To love is to suffer. To avoid suffering, one must not love. But, then one suffers from not loving. Therefore, to love is to suffer, not to love is to suffer, to suffer is to suffer. To be happy is to love, to be happy, then, is to suffer, but suffering makes one unhappy, therefore, to be unhappy one must love, or love to suffer, or suffer from too much happiness – I hope you're getting this down.

• The important thing, I think, is not to be bitter... if it turns out that there is a God, I don't think that he is evil. I think that the worst thing you could say is that he is, basically, an under-achiever.

• Regarding love... what can you say? It's not the quantity of your sexual relations that counts. It's the quality. On the other hand if the quantity drops below once every eight months, I would definitely look into it.

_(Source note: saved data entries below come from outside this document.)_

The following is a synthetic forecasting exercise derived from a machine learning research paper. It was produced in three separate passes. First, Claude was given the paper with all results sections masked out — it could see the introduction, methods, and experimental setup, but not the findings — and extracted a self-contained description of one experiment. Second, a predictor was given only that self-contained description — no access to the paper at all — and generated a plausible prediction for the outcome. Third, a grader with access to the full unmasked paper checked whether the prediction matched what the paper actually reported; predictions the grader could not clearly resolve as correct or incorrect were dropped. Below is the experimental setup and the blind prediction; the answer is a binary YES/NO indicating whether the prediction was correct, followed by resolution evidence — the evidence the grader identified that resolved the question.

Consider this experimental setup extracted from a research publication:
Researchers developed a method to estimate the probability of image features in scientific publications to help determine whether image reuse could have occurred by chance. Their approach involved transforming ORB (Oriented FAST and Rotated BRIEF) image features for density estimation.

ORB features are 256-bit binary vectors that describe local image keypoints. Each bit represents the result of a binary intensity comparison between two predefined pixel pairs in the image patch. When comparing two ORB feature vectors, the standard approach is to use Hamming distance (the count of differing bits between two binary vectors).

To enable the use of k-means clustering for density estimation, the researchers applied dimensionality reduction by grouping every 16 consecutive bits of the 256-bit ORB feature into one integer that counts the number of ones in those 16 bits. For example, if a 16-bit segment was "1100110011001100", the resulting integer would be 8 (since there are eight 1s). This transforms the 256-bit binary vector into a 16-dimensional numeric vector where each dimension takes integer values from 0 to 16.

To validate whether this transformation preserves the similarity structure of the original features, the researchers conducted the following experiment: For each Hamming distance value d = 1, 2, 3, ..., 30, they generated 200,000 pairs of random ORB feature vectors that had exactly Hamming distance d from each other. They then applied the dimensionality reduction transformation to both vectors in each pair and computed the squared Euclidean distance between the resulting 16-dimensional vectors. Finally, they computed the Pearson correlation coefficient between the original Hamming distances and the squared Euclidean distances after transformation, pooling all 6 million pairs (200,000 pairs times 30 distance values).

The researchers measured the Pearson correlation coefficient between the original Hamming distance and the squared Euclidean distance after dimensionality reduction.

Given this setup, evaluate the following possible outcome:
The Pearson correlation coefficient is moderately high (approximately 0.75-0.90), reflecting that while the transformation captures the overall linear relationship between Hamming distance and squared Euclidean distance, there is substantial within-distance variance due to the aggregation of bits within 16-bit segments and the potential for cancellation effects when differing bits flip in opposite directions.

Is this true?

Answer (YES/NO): YES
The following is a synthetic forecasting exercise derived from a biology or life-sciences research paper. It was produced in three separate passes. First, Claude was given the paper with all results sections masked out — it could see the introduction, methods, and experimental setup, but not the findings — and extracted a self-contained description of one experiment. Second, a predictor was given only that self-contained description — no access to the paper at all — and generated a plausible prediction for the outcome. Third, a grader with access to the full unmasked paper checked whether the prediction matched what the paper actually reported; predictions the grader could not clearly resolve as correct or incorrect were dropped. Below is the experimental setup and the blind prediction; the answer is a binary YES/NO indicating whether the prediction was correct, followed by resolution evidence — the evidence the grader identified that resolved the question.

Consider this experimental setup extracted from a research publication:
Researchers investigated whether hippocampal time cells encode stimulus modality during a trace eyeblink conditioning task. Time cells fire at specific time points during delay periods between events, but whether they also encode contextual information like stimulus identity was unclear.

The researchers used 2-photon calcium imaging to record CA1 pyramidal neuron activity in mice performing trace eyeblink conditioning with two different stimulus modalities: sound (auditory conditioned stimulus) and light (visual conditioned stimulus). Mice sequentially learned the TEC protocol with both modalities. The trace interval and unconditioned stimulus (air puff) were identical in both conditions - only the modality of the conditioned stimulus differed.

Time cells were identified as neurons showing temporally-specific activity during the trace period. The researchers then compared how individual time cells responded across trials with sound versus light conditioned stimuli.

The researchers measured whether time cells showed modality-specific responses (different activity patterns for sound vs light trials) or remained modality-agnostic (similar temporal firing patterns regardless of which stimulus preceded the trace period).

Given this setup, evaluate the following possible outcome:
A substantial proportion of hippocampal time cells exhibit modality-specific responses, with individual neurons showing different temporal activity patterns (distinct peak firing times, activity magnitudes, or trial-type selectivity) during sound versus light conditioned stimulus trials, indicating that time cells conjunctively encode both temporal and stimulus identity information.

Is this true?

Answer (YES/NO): YES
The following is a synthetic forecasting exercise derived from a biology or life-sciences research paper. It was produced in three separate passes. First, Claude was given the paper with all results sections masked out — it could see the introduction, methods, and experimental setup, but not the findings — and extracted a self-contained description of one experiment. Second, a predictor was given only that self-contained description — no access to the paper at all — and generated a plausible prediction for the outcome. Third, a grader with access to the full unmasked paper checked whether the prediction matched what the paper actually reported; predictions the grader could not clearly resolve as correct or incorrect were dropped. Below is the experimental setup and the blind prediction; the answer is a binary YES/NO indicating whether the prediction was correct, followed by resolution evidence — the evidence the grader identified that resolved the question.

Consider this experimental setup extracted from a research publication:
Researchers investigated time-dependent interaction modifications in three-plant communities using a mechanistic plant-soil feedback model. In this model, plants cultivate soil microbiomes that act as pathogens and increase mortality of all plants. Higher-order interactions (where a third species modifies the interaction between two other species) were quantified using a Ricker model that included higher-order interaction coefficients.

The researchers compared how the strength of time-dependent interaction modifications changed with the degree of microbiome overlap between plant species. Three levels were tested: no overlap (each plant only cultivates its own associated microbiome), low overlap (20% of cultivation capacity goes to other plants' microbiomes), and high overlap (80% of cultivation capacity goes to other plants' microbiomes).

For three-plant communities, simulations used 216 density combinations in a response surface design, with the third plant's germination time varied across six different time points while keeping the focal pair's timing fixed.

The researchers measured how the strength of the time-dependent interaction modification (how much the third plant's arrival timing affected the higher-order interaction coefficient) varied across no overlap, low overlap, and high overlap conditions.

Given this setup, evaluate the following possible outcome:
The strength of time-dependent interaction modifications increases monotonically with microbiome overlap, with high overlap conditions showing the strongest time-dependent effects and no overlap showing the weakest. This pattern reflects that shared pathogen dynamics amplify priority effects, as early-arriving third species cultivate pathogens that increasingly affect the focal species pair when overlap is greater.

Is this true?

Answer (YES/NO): YES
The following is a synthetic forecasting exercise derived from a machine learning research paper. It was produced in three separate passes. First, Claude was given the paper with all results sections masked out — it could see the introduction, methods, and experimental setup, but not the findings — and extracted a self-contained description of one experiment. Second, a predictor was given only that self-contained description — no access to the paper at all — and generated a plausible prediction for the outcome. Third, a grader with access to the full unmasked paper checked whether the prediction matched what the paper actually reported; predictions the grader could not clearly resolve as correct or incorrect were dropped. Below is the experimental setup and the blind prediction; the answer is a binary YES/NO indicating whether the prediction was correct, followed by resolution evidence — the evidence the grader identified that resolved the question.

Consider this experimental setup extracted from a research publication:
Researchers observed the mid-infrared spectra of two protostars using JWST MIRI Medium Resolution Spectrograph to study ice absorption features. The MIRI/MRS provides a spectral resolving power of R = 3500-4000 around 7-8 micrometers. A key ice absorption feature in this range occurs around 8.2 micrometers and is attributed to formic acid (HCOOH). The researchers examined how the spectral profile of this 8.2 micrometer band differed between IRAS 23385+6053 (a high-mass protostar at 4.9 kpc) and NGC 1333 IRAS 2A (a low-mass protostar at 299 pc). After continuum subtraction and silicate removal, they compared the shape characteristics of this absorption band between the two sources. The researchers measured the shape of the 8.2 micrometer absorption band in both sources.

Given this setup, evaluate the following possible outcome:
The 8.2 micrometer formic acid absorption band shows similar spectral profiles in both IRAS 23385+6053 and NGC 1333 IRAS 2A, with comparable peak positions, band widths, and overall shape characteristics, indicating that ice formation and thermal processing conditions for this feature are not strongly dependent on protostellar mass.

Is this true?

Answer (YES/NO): NO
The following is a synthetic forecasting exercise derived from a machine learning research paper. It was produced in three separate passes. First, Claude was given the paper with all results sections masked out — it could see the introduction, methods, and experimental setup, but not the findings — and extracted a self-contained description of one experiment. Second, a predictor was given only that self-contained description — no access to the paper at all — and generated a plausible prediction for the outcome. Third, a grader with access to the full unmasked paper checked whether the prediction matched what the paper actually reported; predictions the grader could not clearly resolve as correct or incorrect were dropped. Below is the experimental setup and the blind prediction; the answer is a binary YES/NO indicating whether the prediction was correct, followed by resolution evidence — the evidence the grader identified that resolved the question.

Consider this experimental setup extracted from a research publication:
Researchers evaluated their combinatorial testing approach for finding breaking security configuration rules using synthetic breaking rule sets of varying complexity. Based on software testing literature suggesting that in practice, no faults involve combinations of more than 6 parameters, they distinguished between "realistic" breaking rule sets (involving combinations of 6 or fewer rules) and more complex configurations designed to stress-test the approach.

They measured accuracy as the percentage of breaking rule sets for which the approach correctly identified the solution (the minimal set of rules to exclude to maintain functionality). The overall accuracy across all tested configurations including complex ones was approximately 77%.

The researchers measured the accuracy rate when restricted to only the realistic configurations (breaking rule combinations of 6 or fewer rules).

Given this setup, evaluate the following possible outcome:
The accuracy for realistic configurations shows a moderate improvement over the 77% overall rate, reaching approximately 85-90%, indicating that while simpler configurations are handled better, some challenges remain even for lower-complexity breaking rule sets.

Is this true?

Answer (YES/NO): NO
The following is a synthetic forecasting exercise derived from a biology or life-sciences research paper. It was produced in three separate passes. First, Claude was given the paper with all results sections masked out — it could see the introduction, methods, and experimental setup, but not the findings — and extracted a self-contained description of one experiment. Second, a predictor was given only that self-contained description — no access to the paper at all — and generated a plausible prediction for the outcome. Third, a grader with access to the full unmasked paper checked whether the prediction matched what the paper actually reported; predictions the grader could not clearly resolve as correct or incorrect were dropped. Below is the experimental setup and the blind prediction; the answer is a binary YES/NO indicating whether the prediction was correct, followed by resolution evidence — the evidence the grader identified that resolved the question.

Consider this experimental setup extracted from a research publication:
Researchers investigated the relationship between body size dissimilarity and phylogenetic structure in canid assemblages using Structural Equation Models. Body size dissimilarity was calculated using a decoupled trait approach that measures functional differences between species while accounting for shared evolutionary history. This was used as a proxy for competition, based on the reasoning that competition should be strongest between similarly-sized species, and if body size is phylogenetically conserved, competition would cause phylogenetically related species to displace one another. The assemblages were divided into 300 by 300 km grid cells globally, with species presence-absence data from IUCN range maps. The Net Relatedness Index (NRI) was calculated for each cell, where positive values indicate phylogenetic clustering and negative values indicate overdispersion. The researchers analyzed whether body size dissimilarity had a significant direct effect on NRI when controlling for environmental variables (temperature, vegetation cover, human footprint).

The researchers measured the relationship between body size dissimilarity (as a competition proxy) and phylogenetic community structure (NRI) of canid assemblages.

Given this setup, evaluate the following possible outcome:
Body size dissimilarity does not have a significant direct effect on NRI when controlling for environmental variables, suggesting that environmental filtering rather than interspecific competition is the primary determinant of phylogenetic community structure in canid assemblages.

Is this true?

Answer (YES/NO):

• Sonja: "Violence is justified in the service of mankind!"
• Boris: Who said that?
• Sonja: Attila the Hun!
• Boris: You're quoting a Hun to me?
• Sonja: Sex without love is an empty experience!
• Boris: Yes, but as empty experiences go, it's one of the best!
• Countess: You are a great lover!
• Boris: I practice a lot when I'm alone.
• Sonja: Boris, Let me show you how absurd your position is. Let's say there is no God, and each man is free to do exactly as he chooses. What prevents you from murdering somebody?
• Boris: Murder's immoral.
• Sonja: Immorality is subjective.
• Boris: Yes, but subjectivity is objective.
• Sonja: Not in a rational scheme of perception.
• Boris: Perception is irrational. It implies immanence.
• Sonja: But judgment of any system or a priori relation of phenomena exists in any rational or metaphysical or at least epistemological contradiction to an abstracted empirical concept such as being or to be or to occur in the thing itself or of the thing itself.
• Boris: Yeah, I've said that many times.
• Him: Come to my quarters tomorrow at three.
• Sonja: I can't.

• Him: Please!
• Sonja: It's immoral. What time?
• Him: Who is to say what is moral?
• Sonja: Morality is subjective.
• Him: Subjectivity is objective.
• Sonja: Moral notions imply attributes to substances which exist only in relational duality.
• Him: Not as an essential extension of ontological existence.
• Sonja: Can we not talk about sex so much?
• Sgt: Next week, we leave for the front. The object will be to kill as many Frenchmen as possible. Naturally, they are going to try and kill as many Russians as possible. If we kill more Frenchmen, we win. If they kill more Russians, they win.
• Boris: What do we win?

• Boris: Nothingness. Non-existence. Black emptiness.
• Sonja: What did you say?
• Boris: Oh, I was just planning my future.
• Boris: (a) Socrates is a man. (b) All men are mortal. (c) All men are Socrates. That means all men are homosexuals. I'm not a homosexual. Once, some Cossacks whistled at me. I happen to have the kind of body that excites both persuasions.
• Boris: Then there is a God. Incredible. Moses was right. [a ray of light shines over Boris] He that abideth in truth will have frankincense and myrrh smeared on his gums in abundance, and he shall dwell in the house of the Lord for six months with an option to buy. But the wicked man shall have all kinds of problems. His tongue shall cleave to the roof of his upper palate. And he shall speak like a woman, if you watch him closely. And he shall... The wicked man shall be delivered into the hands of his enemy, whether they can pay the delivery charge or not. And... [ray of light turns off] Wait, I have more about the wicked man. [turns on again] I shall walk through the valley of the shadow of death... In fact, now that I think of it, I shall run through the valley of the shadow of death, cos' you get out of the valley quicker that way. And he that has clean hands and a pure heart is OK in my book. But he that fools around with barnyard animals has got to be watched.
Boris: I was walking through the woods, thinking about Christ. If he was a carpenter, I wondered what he charged for bookshelves.